Rewrite every row below, changing "bare branch" to "leafless branch" and leaving the rest of the text unchanged. Omit the pictures from your version.

— START Exercise inputs —

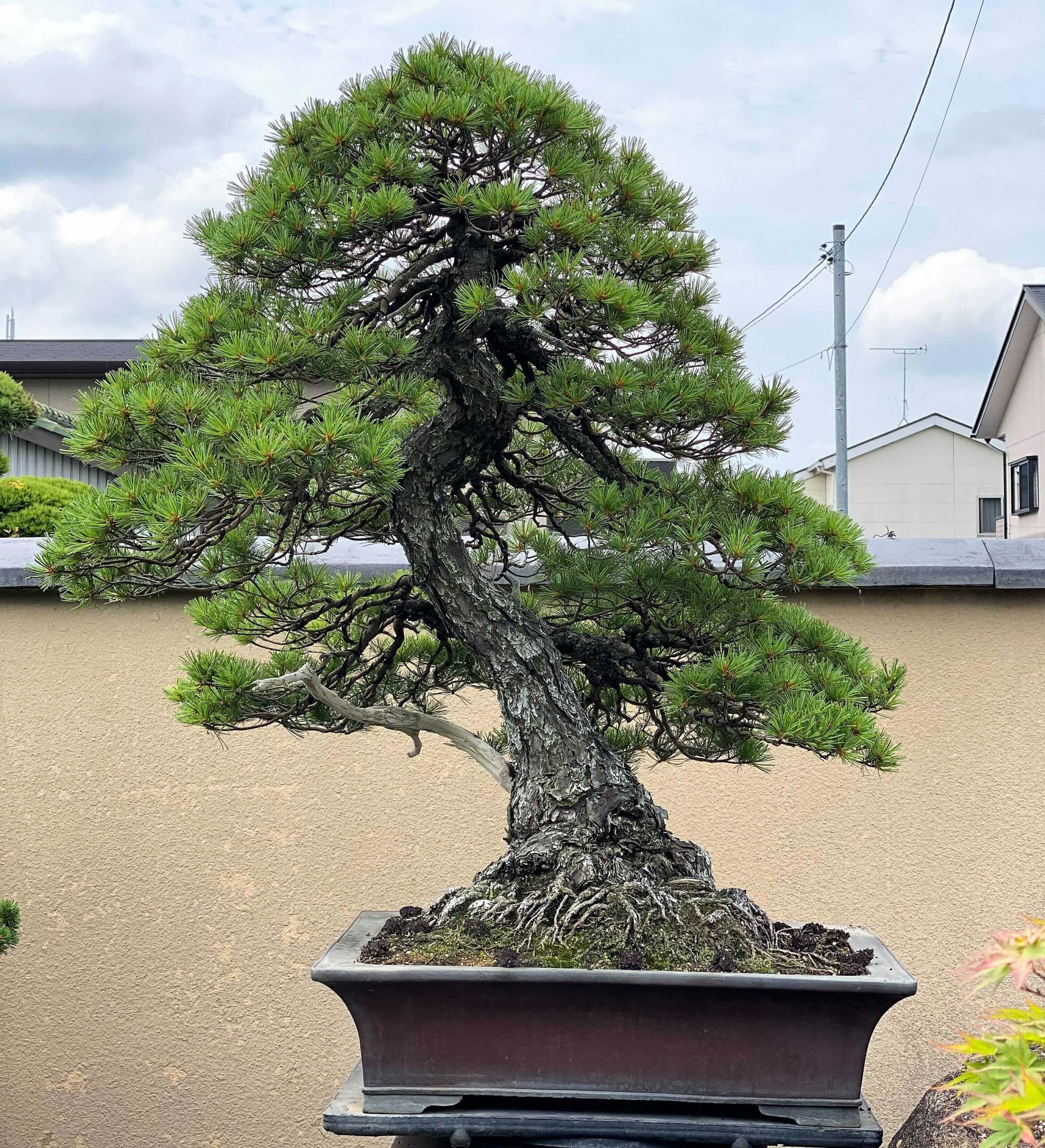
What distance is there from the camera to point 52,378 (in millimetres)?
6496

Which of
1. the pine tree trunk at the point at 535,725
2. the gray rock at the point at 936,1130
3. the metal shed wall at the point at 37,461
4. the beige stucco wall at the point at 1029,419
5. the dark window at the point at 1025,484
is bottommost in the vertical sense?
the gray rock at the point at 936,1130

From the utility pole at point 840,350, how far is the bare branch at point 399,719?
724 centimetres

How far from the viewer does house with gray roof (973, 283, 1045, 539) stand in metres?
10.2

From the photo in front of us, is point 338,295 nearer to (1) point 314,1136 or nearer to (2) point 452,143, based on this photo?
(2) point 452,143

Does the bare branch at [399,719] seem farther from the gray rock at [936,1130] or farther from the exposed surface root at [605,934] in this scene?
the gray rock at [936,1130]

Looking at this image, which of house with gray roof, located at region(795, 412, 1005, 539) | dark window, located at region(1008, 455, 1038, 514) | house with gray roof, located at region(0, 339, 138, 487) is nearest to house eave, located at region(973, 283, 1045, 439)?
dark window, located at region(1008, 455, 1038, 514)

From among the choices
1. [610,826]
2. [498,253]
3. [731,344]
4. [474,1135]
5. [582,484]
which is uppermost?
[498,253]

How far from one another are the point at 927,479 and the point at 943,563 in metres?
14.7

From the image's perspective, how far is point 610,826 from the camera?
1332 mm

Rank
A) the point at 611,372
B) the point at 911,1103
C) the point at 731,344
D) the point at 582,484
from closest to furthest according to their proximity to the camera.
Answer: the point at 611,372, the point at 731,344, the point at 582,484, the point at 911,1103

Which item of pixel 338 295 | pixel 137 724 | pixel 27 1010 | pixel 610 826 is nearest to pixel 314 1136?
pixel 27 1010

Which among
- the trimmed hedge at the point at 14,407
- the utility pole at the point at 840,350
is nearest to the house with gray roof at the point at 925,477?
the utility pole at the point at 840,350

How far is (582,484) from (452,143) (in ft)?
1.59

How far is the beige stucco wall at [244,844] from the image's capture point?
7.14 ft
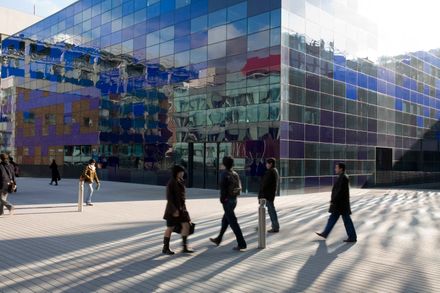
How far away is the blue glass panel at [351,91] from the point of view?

— END Exercise inputs —

Worked solution:
What distance is there from the camera to point 52,378 (in millimetres)?
6496

Which of
1. the pine tree trunk at the point at 535,725
2. the gray rock at the point at 936,1130
3. the metal shed wall at the point at 37,461
4. the beige stucco wall at the point at 1029,419
5. the dark window at the point at 1025,484
is bottommost in the vertical sense?
the gray rock at the point at 936,1130

From the utility pole at point 840,350, how far is the leafless branch at point 399,719?
724 centimetres

How far from the viewer does house with gray roof (973, 283, 1045, 539) stand in metres?
10.2

From the photo in front of us, is point 338,295 nearer to (1) point 314,1136 or nearer to (2) point 452,143, based on this photo?
(2) point 452,143

Does the leafless branch at [399,719] seem farther from the gray rock at [936,1130] or farther from the exposed surface root at [605,934] in this scene?
the gray rock at [936,1130]

Looking at this image, which of house with gray roof, located at region(795, 412, 1005, 539) | dark window, located at region(1008, 455, 1038, 514) | house with gray roof, located at region(0, 339, 138, 487) is nearest to house eave, located at region(973, 283, 1045, 439)?
dark window, located at region(1008, 455, 1038, 514)

From among the choices
1. [610,826]
2. [498,253]
3. [731,344]
4. [474,1135]
5. [582,484]
which is uppermost?
[498,253]

How far from one another are the point at 927,479 and the point at 943,563 in metres?
14.7

From the image's perspective, how far is point 610,826 from the camera?
1332 mm

Rank
A) the point at 611,372
B) the point at 911,1103
C) the point at 731,344
D) the point at 582,484
from closest to furthest according to their proximity to the camera.
Answer: the point at 611,372, the point at 731,344, the point at 582,484, the point at 911,1103

Which item of pixel 338 295 | pixel 137 724 | pixel 27 1010 | pixel 610 826 is nearest to pixel 314 1136?
pixel 27 1010

Which among
- the trimmed hedge at the point at 14,407
- the utility pole at the point at 840,350
is nearest to the house with gray roof at the point at 925,477?
the utility pole at the point at 840,350

How far is (582,484) from (452,143) (in ft)?
1.59

How far is the beige stucco wall at [244,844] from the image's capture point?
7.14 ft
How far away is the blue glass panel at [351,91] from the point of view?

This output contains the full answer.